Cloudflare Enterprise customers have access to the Enterprise Log Share (ELS) service, a RESTful API for consuming request logs over HTTP. This API provides a method for customers to access a domain’s request logs using a client API key.
These logs contain data related to the connecting client, the request path through the Cloudflare network, and the response from the origin web server. This data is useful for enriching existing logs on an origin server.
Data retention period
You can query for log data starting at 1 minute in the past (relative to the actual time the request is being made) and going back up to 72 hours.
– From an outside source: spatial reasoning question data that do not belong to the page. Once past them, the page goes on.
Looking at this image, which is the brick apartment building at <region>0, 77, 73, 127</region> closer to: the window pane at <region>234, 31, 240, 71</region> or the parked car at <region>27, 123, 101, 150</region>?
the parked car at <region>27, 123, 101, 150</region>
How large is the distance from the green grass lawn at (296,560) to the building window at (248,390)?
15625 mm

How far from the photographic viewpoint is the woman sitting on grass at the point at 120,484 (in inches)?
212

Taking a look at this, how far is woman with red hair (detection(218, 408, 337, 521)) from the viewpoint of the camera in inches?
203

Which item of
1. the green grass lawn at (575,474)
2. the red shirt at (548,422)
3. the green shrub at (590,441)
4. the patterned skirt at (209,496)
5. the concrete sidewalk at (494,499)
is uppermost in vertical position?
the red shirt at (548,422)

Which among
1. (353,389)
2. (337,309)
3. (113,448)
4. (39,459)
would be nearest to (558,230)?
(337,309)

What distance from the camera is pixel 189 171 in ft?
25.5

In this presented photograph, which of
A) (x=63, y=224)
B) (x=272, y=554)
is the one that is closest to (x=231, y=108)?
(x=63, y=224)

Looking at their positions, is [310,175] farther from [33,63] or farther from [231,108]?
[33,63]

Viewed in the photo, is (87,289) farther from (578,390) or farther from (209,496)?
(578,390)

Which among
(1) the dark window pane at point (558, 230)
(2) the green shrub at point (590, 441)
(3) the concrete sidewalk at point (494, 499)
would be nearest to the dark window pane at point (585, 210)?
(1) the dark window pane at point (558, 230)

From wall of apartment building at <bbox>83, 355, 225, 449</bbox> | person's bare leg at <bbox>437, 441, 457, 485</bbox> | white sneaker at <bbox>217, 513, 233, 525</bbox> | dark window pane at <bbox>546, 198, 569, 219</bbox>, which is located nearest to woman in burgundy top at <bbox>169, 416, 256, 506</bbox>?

Order of the data returned
The "logs/received" REST API route exposes data by time received, which is the time the event was written to disk in the Cloudflare log aggregation system.
Ordering by log aggregation time instead of log generation time results in lower (faster) log share pipeline latency and deterministic log pulls. Functionally, it is similar to tailing a log file or reading from rsyslog (albeit in chunks).
This means that if you want to obtain logs for a given time range, you can do so by issuing one call for each consecutive minute (or other time range). Because log lines are batched by time received and made available, there is no "late arriving data." A response for a given minute will never change. You do not have to repeatedly poll a given time range to receive logs as they converge on our aggregation system.
Format of the data returned
The Logpull Rest API returns data in NDJSON format, whereby each log line is a valid JSON object. Major analysis tools like Google BigQuery and AWS Kinesis require this format.
If you'd like to turn the resulting log data into a JSON array with one array element per log line, you can use the jq tool. Essentially, you pipe the API response into jq using the slurp (or simply s) flag:
<API request code> | jq -s
Recommended access pattern
The basic access pattern is "give me all the logs for zone Z for minute M" where the minute M refers to the time log records were written to disk in our log aggregation system. Try running your query every minute to start. If responses are too small, go up to 5 minutes (this will be appropriate for most zones). If the responses are too large, trying going down to 15 seconds. If your zone has so many logs that it takes longer than 1 minutes to read 1 minute worth of logs, run 2 workers staggered, each requesting 1 minute worth of logs every 2 minutes.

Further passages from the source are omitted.